Accidental Mage
Copyright© 2007 by Ben Centin
Chapter 4
Science Fiction Sex Story: Chapter 4 - When Marty tries to figure out more about his computer, the magic in the computer turns out to affect a lot more than just a few programs.
Caution: This Science Fiction Sex Story contains strong sexual content, including Ma/Fa Romantic Magic Heterosexual Science Fiction Safe Sex Slow
Swinging by his cubicle, Marty looked through his desk until he found the pain-killer. His head throbbed a little as well, so he took a couple (without water) before heading back to the break room.
Glancing at the the wall clock, he saw that it was already 10:30 am. Where had the time gone? He'd shown up before work so he could get some things done, now his work schedule had already started. He'd have to start the search later. The good thing is that he could start it after George showed up for work (if he even did) so it wouldn't look suspicious to be running the search using George's access. George certainly had done things on Marty's workstation in the past. Well, primarily because Marty was standing over him and telling him what to type. The network administrators had learned in those days that Marty had taken him under his wing and was trying to make sure he was successful. Like Marty was a big chicken, keeping track of her chicks and making sure they didn't get wet in the rain by hiding them under her outstretched wings. Marty mused. It was more like he was a giant turkey, with George manipulating things so he didn't ever have to remember how to do things or actually do any work himself, just depend on Chump Marty, the turkey.
Marty remembered the day that Year-end Bonuses were awarded. He had been looking forward to it because he had been carrying a double load the entire year, doing his work and George's work at the same time. Surely management would notice the heroic efforts he had made to make sure that there were no outstanding trouble tickets longer than a 24 hours. And there were only three that even got close to 24, most had less than twelve hours. The help desk Bobs were proud of their record, and knew that Marty was the reason they had done so well. The year before, no one had taken care of George's tickets, and some tickets had simply been automatically invalidated after ninety days of no action. Somehow George thought that after he put a help ticket into the system, that the system itself would take care of followup, and even solving the end-user's problem. Marty thought that attitude came from watching too many science fiction movies with computers that talked to you, and seemed like they read your mind, they were so helpful. Of course, the classes at the university quickly disabused Marty of that idea. But George had never gone to school past high school. Marty actually believed the rumors that George had been under academic probation his entire senior year.
The crazy thing was that George didn't seem on the surface as someone who was mentally deficient. Mary could even understand it if he was incapable of doing his job. It was just that he was lazy. His work schedule started at the same time as Marty's but since that dreadful day of Bonuses last year, he had no one to tell him that he was getting to work late. A Supervisor! How could Mr. Wurczock have actually appointed him to supervisor? Sure Gladys had semi-retired while she was having a baby, but didn't he know that Marty was one of his hardest workers? I guess it just goes to show that people see what they want to see. Rather than see that Marty was carrying a double load, he chose to notice that Marty worked a ten hour day and completed 10% less help desk tickets than George did. Never mind that Marty actually did the work behind all of George's help tickets, and sometimes ended up doing double work for them, because first he had to undo all the chaos that George had created in trying to fix the ticket to begin with, and then had to actually fix the problem that George had originally begun to work on. I guess that the work on Smarty Artie was actually worthwhile.

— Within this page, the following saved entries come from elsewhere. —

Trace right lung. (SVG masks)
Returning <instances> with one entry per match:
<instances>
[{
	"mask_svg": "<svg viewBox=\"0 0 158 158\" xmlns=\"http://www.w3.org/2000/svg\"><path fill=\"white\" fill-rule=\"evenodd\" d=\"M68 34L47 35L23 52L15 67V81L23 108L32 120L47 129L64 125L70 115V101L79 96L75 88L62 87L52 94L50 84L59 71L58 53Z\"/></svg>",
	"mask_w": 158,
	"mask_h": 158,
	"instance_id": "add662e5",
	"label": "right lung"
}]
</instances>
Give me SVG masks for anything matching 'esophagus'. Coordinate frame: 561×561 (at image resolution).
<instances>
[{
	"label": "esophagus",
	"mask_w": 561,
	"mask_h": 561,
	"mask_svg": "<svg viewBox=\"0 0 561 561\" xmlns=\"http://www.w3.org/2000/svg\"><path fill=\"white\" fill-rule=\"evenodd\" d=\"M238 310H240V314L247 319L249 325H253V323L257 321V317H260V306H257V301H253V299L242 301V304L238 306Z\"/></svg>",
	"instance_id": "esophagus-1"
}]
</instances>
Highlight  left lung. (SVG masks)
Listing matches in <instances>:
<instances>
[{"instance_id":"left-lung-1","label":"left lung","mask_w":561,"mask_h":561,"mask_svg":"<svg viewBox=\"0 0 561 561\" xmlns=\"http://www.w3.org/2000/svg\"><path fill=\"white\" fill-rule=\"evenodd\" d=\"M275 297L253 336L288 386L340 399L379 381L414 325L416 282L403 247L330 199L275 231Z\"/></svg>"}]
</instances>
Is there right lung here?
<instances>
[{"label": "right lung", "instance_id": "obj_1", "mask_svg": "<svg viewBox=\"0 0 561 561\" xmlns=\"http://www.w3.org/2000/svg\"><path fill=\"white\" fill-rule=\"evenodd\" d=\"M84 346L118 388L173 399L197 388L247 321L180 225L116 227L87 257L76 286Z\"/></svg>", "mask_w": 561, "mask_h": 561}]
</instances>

Marty chuckled to himself. It was a bit daring creating an artificial intelligence to begin with, but naming it after his alma mater's mascot was sheer genius. Smarty Artie the Artichoke, well, he had added the "Smarty" part. Making a computer smart was just about as much work as making an artichoke smart, let me tell you. Of course it really wasn't smart per se. It was still really dumb. But it could do some amazing stuff with finding patterns. Even if you didn't know what patterns were there. Maybe once George came in, he could have more success in finding out what patterns would be most helpful in tracking down the elusive Mizz Farensweerd and her blurry fonts. But he doubted it.
Coming into the break room, he was again captivated by two visions of loveliness. Well, at least of pulchritude. Junie was still sitting at the desk, stretched back with an icepack on her head, and Julie had obviously just finished the coffee, as she was leaning over the table, putting the cup of java in font of Junie. Marty could never get enough of gazing at the two women, (trying not to leer, but still trying to get as much of an eyeful as he could.) Fishing his digital Camera out of his pocket he quickly took a couple of pictures, forgetting that the flash would give him away.
A flash of anger appeared on Julie's face at the intrusion until she saw it was Marty. "Marty! I know you said you would help make up the fashion portfolio, but the flash is going to hurt Junie's eyes! Don't you know you should be more considerate?!?". Junie just groaned as she held the ice to her forehead. "I'm going to get quite a goose egg from that fall", she said. "Well, at least I will be able to tell the two of you apart, at least for a few days" Marty said, as he handed her the pills. "These should help the pain a bit" he said.